--- Source document Enclosed Below ---

Peter and Paul both lived and preached in Rome, and were ...



A Brief History of the Roman Canon

There are many presuppositions that the early Church was some primitive and illiterate rabble, but I do not believe that this is something that the evidence necessarily supports. To the contrary, it seems the early Church was cosmopolitan, literate, urbane, international and well organized. What follows is a brief outline or popular history of the development of the Roman Canon (which is the anaphora, or Eucharistic Prayer, that is said all over the Catholic world), and of Catholic theology regarding the Mass.

Peter and Paul both lived and preached in Rome, and were both martyred in that city in or around the year 67 A.D. , during the reign of the Emperor Nero, who persecuted the Roman Christians whom he falsely accused of having burned the Imperial Capital. Paul gives us his description of the Mass in I Corinthians (which was written before the year 57 A.D.). He reminds the Corinthians to celebrate the Mass according to the way that he had received from the Lord.

Saint Clement (who is mentioned by St. Paul, in his letter to the Philippians) was the fourth pope and successor of Saint Peter in Rome. Around the year 96 A.D., he writes a pastoral letter to the Church in Corinth, and in it he mentions bishops and priests who do “liturgy” at the altar of God. Saint Clement is mentioned in the Roman Canon, which is the first and most venerable of Eucharistic Prayers in the Western Church.

--- End of Enclosed Source document ---
--- Material provided Enclosed Below ---

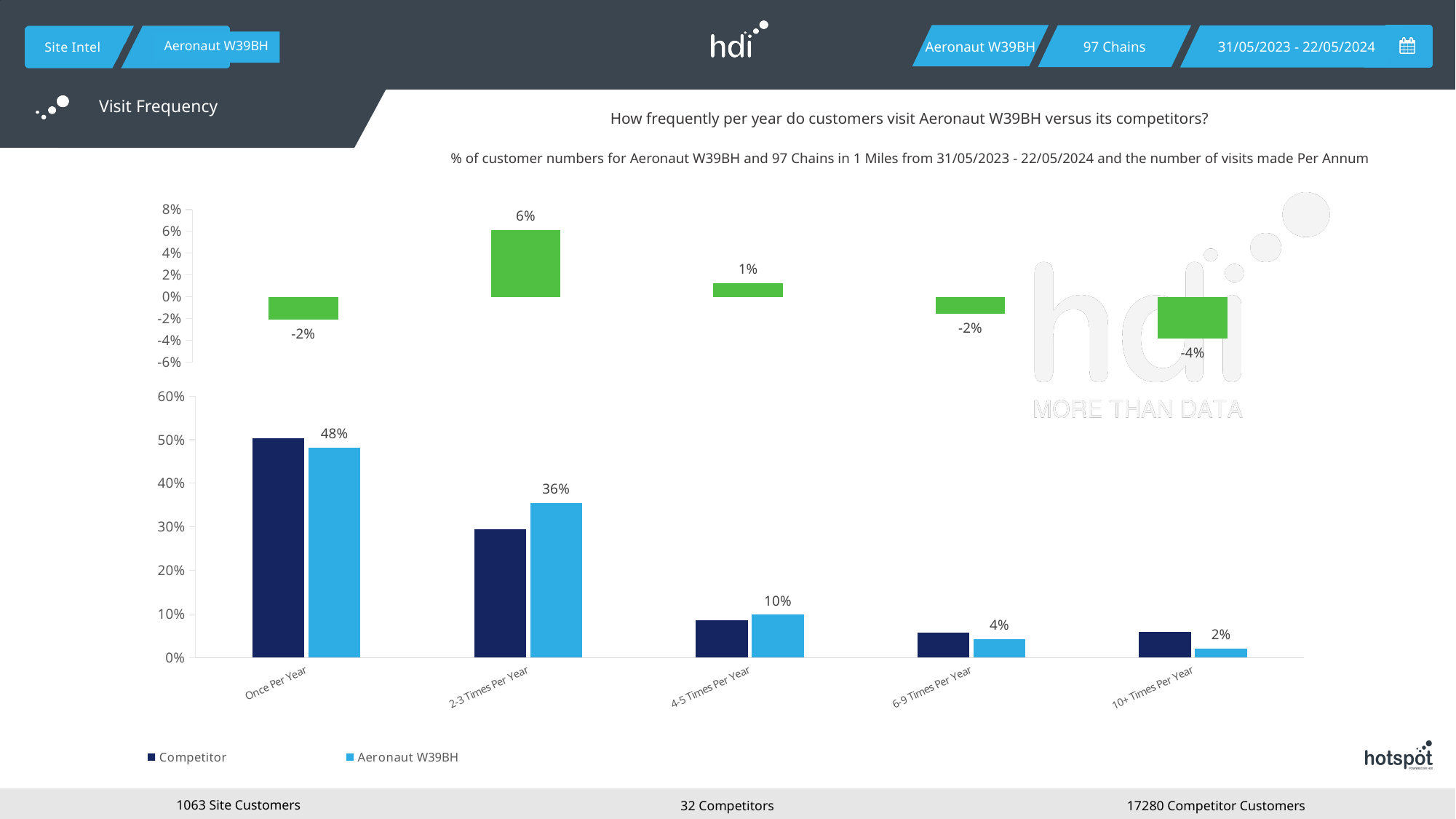
In the top chart, what is the value for 2-3 Times Per Year? 6% In the bottom chart, which category has the highest Aeronaut W39BH value? Once Per Year In the bottom chart, what is the value for Aeronaut W39BH for 2-3 Times Per Year? 36% In the bottom chart, which category has the lowest Aeronaut W39BH value? 10+ Times Per Year In the bottom chart, what is the difference between the Aeronaut W39BH values for Once Per Year and 2-3 Times Per Year? 12% In the bottom chart, is the Competitor value for Once Per Year greater or less than 40%? greater In the top chart, what is the value for 10+ Times Per Year? -4% In the bottom chart, is the Competitor value for 4-5 Times Per Year greater or less than 10%? less In the bottom chart, what is the value for Aeronaut W39BH for 10+ Times Per Year? 2% In the bottom chart, for 6-9 Times Per Year, which is larger: the Competitor bar or the Aeronaut W39BH bar? Competitor How many series does the legend of the bottom chart list? 2 In the bottom chart, what is the value for Aeronaut W39BH for Once Per Year? 48%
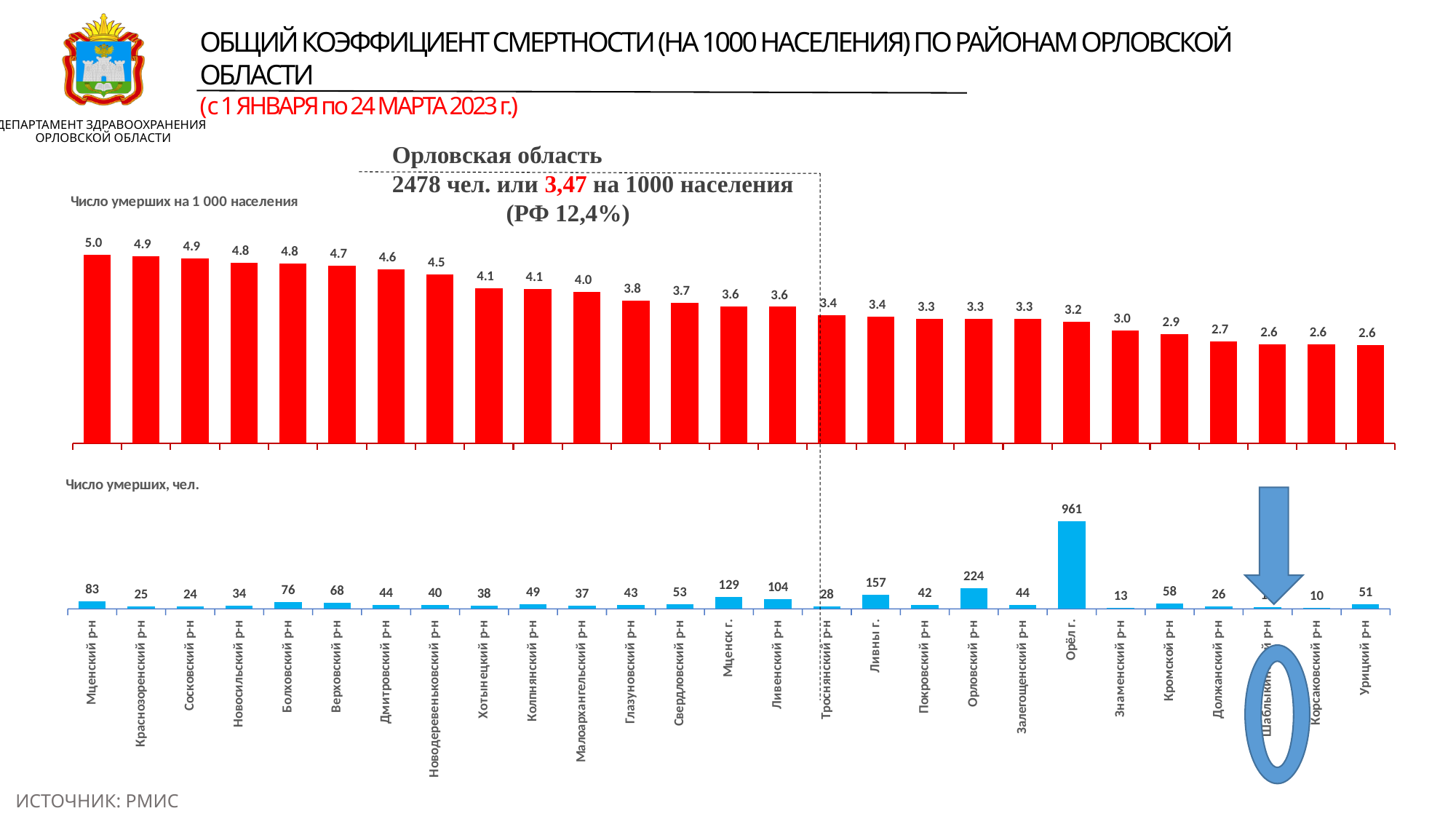
In the top chart (Число умерших на 1 000 населения), what is the value for Мценский р-н? 5.0 What type of chart is the top chart (Число умерших на 1 000 населения)? bar chart In the top chart (Число умерших на 1 000 населения), what is the value for Троснянский р-н? 3.4 In the bottom chart (Число умерших, чел.), what is the value for Ливны г.? 157 In the top chart (Число умерших на 1 000 населения), do the values rise or fall from left to right? fall In the top chart (Число умерших на 1 000 населения), which district has the highest value? Мценский р-н In the top chart (Число умерших на 1 000 населения), what is the difference between Мценский р-н and Кромской р-н? 2.1 In the bottom chart (Число умерших, чел.), what is the value for Орёл г.? 961 In the bottom chart (Число умерших, чел.), which category has the highest value? Орёл г. How many districts/cities are shown on the x axis of the top chart? 27 In the bottom chart (Число умерших, чел.), what is the difference between Орловский р-н and Ливенский р-н? 120 In the top chart (Число умерших на 1 000 населения), which is larger: Болховский р-н or Глазуновский р-н? Болховский р-н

--- End of Enclosed Material provided ---

### Things to do:
A. Reproduce the part of the Roman Canon history between "A Brief History" and "regarding the Mass.", inclusive.
B. Summarize the Roman Canon history in two sentences.
C. Write the next part of the Roman Canon history, starting after its final sentence.
The listing has no connection to the history of the Roman Canon.

### Task answers:
A.
A Brief History of the Roman Canon

There are many presuppositions that the early Church was some primitive and illiterate rabble, but I do not believe that this is something that the evidence necessarily supports. To the contrary, it seems the early Church was cosmopolitan, literate, urbane, international and well organized. What follows is a brief outline or popular history of the development of the Roman Canon (which is the anaphora, or Eucharistic Prayer, that is said all over the Catholic world), and of Catholic theology regarding the Mass.

B. The history argues that the early Church was literate, cosmopolitan and well organized, and it sets out to outline how the Roman Canon and Catholic theology of the Mass developed. It notes that Peter and Paul were martyred in Rome around 67 A.D., that Paul described the Mass in I Corinthians, and that Saint Clement, the fourth pope, wrote around 96 A.D. of bishops and priests doing "liturgy" at the altar and is named in the Roman Canon.

C.
The Liber Pontificalis, or history of the papacy, records that Pope Alexander (who died in the year 115 A.D.) added the “anamnesis” and that Pope Sixtus (who died in the year 125 A.D.) added the Sanctus to the mass. Both Alexander and Sixtus are included in the Roman Canon.

Justin Martyr was a Palestinian layman and Christian apologist who lived from 100 to 165. He was born just 67 years after the Resurrection of the Lord, he had heard and seen the Apostles, and had spent time in Rome. He writes a very general description of the Eucharistic Celebration in a letter to a pagan emperor, Antonius Pius around the year 155 A.D. While Justin does not include the words of the “anaphora” (or the “Eucharistic prayer”) in this general description of the Mass, we nevertheless recognize in his letter the general structure of the same Mass we celebrate each Sunday. Justin also wrote (in his First Apology (written around 66 A.D.): “For not as common bread nor common drink do we receive these; but since Jesus Christ our Savior was made incarnate by the word of God and had both flesh and blood for our salvation, so too, as we have been taught, the food which has been made into the Eucharist by the Eucharistic prayer set down by him, and by the change of which our blood and flesh is nurtured, is both the flesh and the blood of that incarnated Jesus”

Irenaeus of Lyon is the second century Greek bishop of the Roman city in Gaul (modern day France) who was an important figure of defending the four main Gospels that would become the foundation of the New Testament, and who asserted the then universally held tradition of Roman primacy. He died in or around the year 200 A.D.

Pope Saint Victor, who was an African Pope, began the Latinization of the Roman Rite around the year 199 A.D.. Before Victor, the Church in Rome had celebrated the Eucharist entirely in Greek.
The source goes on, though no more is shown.